Keats was living in exile in Rome and dying at age 23 of tuberculosis.
Despite his early death, he left for posterity some remarkable and
insightful and beautiful poetry. We must pay more attention to people
like Keats and less to the Howard Sterns of the world.
If there is one thing I would like readers to take from our book it is
the primary significance of anthropological realism. All this means is
that we must understand realistically, without tempting illusions, what
it means to be a human being and then find the courage to live in the
light of that understanding, which is to live authentically.

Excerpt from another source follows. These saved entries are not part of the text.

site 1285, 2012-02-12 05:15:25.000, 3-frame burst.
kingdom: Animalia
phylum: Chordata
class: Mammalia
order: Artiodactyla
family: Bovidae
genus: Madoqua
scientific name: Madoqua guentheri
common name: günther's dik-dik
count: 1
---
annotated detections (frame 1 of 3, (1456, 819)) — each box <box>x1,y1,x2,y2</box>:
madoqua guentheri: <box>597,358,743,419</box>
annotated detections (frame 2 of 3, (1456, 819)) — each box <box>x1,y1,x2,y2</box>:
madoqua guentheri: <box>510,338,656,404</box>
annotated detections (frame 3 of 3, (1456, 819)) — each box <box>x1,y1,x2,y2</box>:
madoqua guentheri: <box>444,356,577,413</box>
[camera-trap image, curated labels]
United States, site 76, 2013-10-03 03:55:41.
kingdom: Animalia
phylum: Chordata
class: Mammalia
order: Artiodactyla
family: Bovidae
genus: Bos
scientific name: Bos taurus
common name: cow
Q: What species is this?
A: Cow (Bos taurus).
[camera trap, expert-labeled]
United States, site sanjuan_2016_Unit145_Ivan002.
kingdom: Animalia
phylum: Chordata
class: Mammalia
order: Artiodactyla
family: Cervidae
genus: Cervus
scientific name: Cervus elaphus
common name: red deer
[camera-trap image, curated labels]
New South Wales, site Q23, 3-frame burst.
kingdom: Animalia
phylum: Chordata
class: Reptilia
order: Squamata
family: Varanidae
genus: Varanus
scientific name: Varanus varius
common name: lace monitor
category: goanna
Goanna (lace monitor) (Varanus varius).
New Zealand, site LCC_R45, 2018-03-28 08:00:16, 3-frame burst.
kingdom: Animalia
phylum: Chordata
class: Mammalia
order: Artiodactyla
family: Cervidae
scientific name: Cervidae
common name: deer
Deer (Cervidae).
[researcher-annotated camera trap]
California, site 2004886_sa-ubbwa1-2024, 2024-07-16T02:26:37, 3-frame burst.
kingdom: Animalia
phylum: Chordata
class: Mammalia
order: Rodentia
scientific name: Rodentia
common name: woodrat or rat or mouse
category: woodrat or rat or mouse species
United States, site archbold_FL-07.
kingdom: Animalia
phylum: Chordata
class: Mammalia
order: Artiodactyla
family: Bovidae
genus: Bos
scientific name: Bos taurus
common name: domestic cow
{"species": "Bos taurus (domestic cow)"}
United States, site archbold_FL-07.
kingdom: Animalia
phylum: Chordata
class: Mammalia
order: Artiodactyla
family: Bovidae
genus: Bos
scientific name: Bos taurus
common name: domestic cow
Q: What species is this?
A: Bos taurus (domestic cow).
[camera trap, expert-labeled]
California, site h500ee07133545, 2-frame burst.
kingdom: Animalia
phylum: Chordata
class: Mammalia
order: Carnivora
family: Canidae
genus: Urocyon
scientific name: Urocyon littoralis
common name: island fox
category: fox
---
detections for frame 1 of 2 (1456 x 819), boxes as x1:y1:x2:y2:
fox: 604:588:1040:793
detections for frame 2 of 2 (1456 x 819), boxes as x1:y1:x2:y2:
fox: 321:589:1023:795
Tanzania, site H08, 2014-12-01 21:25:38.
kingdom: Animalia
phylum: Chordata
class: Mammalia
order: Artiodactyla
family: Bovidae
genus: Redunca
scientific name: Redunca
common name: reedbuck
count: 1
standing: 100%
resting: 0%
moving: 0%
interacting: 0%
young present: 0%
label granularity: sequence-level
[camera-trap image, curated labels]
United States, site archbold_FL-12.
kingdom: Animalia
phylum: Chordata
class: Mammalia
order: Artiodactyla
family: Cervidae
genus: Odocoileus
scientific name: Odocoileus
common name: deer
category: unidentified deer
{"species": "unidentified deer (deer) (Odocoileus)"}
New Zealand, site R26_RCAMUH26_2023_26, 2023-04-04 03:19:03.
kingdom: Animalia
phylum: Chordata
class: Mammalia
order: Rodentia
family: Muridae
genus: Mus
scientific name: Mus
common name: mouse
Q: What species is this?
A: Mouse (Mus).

What is a human being? He is a person who is simultaneously a unique
individual and a communal being with loving responsibilities toward his
neighbors. In this dynamic tension between the poles of individuality
and communality emerges a real person who can form good marriages and
assist in providing the basis for a better society.
When Fyodor Dostoevsky submitted his great novel, "Crime and
Punishment," he appended the following note: "This is the story of a
university student whose mind is infected with incomplete ideas that
float on the wind."
The culture of life is based on complete ideas of the human person. John
Paul II's personalism is a good place to begin if we want a better
understanding of what it means to be a human person. And as challenging
as it may be to live as a complete human being, this challenge is
necessary if we are to avoid the enticements of the culture of death and
live in accordance with the principles of the culture of life.